### Exercise A
According to the Delta water excerpt, what position does John Laird hold?

┄┄┄┄┄┄┄┄┄┄

This brings us to the central debate in the Delta: how much water should be pumped out and how much should be left for fish?
"There's a limit to the amount of water you can pump from the Delta ecosystem and in the last decade it's become incredibly clear that we've exceeded that, and we've exceeded it by a lot," says Nelson.
Not everyone agrees. "There is, you know, always going to be shortages. But there's also a lot of years when we have absolutely plenty of water in the system to meet the reasonable needs that are out there," says Jason Peltier with Westlands Water District, an agricultural area in the San Joaquin Valley that depends on Delta water. He says limits on pumping have hurt the district's farmers.
"You can't get a loan to farm unless you can show the banker what water you have. And they don't have a lot of confidence in going to their bankers," says Peltier.
The battle over the environmental rules went to the courts. "There was lawsuit after lawsuit," says John Laird, California's Secretary for Natural Resources. "It got to the point that it made much more sense to look at the entire Delta as a whole."

┄┄┄┄┄┄┄┄┄┄

### Exercise B
Find each row below that contains the word "table", and copy those rows in full.

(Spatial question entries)
┄┄┄┄┄┄┄┄┄┄

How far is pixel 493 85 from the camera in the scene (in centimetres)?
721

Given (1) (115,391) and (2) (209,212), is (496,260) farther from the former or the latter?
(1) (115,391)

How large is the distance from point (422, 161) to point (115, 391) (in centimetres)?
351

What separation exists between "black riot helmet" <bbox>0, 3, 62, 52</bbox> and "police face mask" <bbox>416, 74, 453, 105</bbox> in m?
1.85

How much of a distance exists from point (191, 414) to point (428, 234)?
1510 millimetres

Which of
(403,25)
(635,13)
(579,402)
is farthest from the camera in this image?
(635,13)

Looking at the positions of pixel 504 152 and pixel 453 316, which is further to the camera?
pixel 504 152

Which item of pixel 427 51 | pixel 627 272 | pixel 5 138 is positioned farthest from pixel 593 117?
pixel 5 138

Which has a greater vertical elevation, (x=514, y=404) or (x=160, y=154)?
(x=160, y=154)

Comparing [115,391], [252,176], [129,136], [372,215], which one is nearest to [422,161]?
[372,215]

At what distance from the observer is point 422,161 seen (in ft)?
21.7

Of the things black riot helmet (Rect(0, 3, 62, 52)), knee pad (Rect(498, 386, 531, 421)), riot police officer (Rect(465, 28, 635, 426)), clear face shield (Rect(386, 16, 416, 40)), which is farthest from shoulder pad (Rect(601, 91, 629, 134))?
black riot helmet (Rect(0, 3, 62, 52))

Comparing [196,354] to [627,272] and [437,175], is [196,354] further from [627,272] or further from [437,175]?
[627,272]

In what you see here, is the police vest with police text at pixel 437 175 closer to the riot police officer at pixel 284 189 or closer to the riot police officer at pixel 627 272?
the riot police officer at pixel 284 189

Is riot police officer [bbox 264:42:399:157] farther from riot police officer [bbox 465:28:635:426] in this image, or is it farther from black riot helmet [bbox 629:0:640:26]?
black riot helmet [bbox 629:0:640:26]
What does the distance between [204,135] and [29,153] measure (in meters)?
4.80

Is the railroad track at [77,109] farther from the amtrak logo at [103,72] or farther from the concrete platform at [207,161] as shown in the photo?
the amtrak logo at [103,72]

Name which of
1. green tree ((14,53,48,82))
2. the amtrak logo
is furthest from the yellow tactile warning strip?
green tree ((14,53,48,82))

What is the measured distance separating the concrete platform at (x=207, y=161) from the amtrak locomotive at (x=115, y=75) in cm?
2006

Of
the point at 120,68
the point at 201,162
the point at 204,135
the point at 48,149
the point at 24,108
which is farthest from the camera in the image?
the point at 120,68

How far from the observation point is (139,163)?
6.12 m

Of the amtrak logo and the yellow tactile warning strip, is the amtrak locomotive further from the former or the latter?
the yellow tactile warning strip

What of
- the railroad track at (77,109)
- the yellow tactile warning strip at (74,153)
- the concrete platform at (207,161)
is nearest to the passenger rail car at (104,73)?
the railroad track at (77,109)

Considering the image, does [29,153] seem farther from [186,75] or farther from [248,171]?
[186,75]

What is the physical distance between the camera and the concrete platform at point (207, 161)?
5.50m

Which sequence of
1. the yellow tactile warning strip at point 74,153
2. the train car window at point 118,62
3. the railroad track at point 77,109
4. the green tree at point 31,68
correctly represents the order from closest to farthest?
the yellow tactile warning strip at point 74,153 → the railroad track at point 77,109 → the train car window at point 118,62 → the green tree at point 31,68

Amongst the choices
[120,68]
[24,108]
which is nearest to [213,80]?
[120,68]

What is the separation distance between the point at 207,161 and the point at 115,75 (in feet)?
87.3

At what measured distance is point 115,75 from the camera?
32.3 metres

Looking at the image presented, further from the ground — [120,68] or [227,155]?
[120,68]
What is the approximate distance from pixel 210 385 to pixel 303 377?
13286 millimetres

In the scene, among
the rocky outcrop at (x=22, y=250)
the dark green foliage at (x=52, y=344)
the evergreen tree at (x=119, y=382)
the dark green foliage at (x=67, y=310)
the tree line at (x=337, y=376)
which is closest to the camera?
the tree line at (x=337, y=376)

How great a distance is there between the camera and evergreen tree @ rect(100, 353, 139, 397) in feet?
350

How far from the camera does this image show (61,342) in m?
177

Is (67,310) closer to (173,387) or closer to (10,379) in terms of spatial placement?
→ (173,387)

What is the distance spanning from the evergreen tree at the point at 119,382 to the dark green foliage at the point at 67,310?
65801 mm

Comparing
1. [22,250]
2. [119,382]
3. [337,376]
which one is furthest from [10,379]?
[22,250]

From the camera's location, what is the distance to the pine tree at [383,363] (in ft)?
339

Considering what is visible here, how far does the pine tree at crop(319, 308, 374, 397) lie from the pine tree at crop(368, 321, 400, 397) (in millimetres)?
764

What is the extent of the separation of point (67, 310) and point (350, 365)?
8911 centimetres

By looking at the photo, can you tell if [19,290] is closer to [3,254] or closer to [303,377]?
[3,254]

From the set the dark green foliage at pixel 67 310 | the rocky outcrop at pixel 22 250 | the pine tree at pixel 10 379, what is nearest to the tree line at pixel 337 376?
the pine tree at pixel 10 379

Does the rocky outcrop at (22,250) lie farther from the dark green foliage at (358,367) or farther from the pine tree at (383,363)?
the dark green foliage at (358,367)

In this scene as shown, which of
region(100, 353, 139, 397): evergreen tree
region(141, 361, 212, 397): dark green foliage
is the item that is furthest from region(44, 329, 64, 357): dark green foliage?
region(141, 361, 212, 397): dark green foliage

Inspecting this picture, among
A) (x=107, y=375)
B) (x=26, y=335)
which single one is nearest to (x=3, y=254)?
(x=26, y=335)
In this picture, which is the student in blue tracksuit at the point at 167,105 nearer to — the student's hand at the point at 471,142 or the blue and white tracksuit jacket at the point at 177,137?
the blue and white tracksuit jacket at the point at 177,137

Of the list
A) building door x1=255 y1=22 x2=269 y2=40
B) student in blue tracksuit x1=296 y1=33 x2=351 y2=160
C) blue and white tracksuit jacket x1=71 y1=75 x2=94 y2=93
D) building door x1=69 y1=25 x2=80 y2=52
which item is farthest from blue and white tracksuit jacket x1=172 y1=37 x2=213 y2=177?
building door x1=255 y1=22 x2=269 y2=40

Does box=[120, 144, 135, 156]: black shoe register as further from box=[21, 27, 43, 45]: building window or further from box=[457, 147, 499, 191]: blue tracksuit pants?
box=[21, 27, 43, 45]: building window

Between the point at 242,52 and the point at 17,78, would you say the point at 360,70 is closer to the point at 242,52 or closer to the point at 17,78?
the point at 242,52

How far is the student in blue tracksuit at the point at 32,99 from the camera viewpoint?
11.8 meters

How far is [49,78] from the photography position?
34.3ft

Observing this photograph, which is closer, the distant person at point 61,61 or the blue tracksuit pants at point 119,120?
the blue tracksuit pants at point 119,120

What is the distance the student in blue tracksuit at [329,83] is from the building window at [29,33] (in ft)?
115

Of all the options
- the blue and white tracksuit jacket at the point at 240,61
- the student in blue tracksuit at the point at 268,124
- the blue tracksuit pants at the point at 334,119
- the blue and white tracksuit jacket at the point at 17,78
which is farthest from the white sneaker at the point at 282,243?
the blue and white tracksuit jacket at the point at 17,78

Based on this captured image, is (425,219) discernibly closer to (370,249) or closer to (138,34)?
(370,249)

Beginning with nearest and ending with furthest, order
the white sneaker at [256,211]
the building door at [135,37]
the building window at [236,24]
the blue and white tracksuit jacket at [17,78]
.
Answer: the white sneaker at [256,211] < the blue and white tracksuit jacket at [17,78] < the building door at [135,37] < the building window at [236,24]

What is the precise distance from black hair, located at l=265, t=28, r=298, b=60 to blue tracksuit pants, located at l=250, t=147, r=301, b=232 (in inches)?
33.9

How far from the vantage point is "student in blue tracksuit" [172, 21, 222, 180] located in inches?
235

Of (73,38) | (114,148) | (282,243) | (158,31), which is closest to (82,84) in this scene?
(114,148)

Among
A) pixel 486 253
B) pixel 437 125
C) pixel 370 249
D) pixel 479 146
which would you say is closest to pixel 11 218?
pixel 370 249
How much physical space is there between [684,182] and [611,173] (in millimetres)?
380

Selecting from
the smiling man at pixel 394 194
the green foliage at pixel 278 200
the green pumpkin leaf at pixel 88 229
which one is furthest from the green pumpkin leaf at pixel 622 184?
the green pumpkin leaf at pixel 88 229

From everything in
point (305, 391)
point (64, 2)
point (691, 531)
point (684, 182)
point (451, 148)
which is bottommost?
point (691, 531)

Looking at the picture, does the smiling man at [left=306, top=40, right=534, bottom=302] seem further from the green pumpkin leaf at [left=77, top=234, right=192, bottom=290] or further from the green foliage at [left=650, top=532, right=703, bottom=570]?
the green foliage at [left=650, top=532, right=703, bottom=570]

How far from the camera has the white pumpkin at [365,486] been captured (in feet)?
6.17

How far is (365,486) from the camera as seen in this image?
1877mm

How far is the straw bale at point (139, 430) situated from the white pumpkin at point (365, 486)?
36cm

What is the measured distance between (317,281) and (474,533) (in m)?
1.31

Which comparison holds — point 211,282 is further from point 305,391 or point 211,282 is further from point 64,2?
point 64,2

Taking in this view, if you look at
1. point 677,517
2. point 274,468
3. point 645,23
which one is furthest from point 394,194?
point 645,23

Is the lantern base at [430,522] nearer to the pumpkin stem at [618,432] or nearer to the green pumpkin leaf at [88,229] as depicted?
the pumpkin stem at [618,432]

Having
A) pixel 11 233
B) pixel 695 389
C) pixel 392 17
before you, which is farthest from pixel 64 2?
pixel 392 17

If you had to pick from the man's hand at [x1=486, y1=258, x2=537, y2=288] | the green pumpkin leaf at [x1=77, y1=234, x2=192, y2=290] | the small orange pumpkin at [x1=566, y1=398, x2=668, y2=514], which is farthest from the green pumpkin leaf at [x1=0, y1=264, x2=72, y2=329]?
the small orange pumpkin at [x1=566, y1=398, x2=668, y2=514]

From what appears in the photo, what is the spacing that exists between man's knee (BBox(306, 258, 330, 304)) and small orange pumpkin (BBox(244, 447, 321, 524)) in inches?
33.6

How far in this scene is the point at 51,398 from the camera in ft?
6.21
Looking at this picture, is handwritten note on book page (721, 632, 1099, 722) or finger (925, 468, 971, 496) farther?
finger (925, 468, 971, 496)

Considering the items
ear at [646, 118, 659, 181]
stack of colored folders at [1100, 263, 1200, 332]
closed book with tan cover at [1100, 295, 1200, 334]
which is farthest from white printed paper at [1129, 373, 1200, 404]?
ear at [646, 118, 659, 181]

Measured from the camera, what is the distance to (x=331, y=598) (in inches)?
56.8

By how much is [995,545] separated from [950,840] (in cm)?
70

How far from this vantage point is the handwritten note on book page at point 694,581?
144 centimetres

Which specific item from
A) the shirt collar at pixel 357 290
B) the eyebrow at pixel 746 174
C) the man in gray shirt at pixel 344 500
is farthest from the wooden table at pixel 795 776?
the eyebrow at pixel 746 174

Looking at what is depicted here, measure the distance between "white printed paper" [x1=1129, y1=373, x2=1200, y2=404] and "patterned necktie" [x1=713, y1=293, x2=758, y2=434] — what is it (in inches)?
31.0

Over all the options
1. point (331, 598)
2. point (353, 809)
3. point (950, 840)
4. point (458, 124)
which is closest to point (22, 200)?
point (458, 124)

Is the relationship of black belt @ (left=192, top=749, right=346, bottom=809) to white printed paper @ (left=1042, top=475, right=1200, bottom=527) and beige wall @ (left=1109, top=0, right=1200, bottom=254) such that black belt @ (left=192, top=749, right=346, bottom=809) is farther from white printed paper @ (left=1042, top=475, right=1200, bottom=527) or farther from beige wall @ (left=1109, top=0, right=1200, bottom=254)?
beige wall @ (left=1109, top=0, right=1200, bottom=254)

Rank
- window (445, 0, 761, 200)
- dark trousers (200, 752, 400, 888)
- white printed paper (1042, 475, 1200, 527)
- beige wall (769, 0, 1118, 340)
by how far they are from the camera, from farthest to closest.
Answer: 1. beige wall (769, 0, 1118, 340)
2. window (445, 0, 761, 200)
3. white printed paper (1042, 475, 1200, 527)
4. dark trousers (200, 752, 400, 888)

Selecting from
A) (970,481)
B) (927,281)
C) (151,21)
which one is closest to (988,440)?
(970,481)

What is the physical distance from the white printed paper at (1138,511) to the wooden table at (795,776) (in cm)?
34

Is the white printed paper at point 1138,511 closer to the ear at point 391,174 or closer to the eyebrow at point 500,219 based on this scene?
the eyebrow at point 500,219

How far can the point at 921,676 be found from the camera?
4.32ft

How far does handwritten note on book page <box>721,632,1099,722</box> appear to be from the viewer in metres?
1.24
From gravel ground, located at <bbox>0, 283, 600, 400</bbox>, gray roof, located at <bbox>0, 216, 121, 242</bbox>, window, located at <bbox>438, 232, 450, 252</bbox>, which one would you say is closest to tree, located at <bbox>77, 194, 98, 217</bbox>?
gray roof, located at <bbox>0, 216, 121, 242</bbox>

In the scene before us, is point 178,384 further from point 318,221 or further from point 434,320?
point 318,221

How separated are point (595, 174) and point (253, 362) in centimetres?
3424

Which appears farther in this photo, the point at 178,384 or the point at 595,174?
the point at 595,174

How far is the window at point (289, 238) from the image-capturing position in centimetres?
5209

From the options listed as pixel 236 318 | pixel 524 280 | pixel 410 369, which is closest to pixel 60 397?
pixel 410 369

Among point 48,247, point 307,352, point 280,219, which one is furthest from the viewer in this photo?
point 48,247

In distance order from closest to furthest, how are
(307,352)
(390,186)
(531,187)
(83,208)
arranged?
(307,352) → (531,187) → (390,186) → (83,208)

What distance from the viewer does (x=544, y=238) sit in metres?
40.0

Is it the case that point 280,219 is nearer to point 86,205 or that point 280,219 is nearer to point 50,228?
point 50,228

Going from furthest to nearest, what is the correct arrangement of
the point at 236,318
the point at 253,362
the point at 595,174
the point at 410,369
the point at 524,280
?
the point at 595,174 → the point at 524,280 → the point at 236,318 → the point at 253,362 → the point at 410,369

┄┄┄┄┄┄┄┄┄┄

### Exercise response A
He is California's Secretary for Natural Resources.

### Exercise response B
is farthest from the wooden table at pixel 795 776?
What is the physical distance from the white printed paper at (1138,511) to the wooden table at (795,776) (in cm)?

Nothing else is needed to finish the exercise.